Sa voix réveille la colère que j'avais apaisé. Je serre la garde de mon épée de plus belle, en proie à cette envie animale d'en finir avec cet homme. Il le sent, je le sais, il le lit dans mon regard et me renvoie d'un rictus narquois à ma propre impuissance.
« Mais qu'entends-je ? Vous avez amené quelqu'un, un musicien venu accompagner votre fin d'un air de circonstance ? Présentez-le moi, au moins. »
La musique s'est faite plus présente, insistante, moins irréelle. Je lève les yeux vers la frondaison à la recherche de sa mystérieuse source, sous le regard impatient de mon ennemi. Quelqu'un se dissimule non loin de nous, j'en ai la certitude.
« Hola, montrez-vous, le musicien ! Que faites-vous ici ? »
Finement observé, jeune homme. Mais ne devrais-je pas vous retourner la question ?

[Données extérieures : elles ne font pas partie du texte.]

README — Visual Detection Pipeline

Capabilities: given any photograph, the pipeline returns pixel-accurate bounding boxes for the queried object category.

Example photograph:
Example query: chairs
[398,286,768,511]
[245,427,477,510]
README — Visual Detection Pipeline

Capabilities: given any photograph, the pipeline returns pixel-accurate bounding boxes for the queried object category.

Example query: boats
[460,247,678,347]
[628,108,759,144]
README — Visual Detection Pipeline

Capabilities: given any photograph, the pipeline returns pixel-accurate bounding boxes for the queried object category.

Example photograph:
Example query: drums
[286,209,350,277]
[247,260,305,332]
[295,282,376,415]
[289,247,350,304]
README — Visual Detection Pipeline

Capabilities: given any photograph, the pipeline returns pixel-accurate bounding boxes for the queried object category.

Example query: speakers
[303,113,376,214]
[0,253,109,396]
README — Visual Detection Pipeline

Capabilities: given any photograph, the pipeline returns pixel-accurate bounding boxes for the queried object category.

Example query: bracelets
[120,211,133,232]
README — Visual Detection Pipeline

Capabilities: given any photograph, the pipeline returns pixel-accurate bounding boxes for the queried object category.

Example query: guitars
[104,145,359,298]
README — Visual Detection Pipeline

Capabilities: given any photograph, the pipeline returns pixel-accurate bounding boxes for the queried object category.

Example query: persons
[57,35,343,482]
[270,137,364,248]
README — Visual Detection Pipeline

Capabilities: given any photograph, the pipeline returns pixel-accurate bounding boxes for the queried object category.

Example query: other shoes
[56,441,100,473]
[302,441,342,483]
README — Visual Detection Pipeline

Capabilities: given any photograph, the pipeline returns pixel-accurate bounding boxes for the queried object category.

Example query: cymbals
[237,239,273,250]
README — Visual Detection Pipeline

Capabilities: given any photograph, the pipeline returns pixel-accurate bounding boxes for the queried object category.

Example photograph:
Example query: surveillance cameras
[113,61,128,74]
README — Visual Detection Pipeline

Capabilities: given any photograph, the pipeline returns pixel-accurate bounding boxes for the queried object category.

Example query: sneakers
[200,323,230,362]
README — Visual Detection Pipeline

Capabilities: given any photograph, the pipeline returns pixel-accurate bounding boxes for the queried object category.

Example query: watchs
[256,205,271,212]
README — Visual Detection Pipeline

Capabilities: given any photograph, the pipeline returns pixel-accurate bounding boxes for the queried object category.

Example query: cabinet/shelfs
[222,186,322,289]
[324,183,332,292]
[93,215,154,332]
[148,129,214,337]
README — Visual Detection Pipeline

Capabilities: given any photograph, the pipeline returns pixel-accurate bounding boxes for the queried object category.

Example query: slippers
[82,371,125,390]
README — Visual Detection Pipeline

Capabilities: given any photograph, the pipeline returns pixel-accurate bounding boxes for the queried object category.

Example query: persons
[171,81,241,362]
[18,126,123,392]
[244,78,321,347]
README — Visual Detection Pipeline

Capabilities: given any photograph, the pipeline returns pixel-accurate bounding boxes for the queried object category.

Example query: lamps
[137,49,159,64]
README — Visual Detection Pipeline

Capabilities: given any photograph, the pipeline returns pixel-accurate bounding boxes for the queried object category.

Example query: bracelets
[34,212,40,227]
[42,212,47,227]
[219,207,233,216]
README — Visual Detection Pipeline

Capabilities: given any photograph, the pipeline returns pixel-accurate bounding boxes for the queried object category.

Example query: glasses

La musique s'est tue et nous restons figés au son de cette voix légère, comme descendue du ciel. Et puis elle se montre à nous, jeune femme vêtue d'une robe cramoisie, les cheveux roux noués de rubans. Elle s'installe nonchalamment sur une souche, laissant voir une belle harpe cuivrée.
Le soleil vous regarde, vous qui comptiez régler votre querelle en solitaires. En cette si belle soirée, m'accepteriez-vous pour arbitre ?
Je me sens mal à l'aise et m'apprête à protester, mais mon cher rival ne m'en laisse pas le temps. Dégainant son arme, il me défie avec sa morgue usuelle.
« Pourquoi pas, ma belle, cet éternel épris de justice pourra constater que je ne fais pas usage de félonie au cours de ce duel. »
Ha, vous me plaisez bien. Que le duel commence !
Me voilà pris au piège. Je ne suis même pas en garde que déjà , je dois esquiver une fente de mon adversaire, qui se contente de gratifier mes protestations d'un sourire féroce. Nos lames s'entrechoquent brièvement sous les rayons dorés du crépuscule, tandis que le chant s'élève à nouveau, vivace et inquiétant.
Cesserez-vous au premier sang ? J'ai une idée amusante, que pensez-vous de vous prêter à un jeu en ma compagnie ?
D'un coup d'oeil je regarde l'inconnue qui nous scrute de son regard brillant, tirant de ses fines habiles sa mélodie entêtante. Suis-je le seul à me méfier d'elle, cette inconnue qui me paraît si peu humaine ?
Le gagnant sera celui qui m'offrira le sang de son adversaire, laissez-vous porter par mon chant et donnez donc un beau spectacle.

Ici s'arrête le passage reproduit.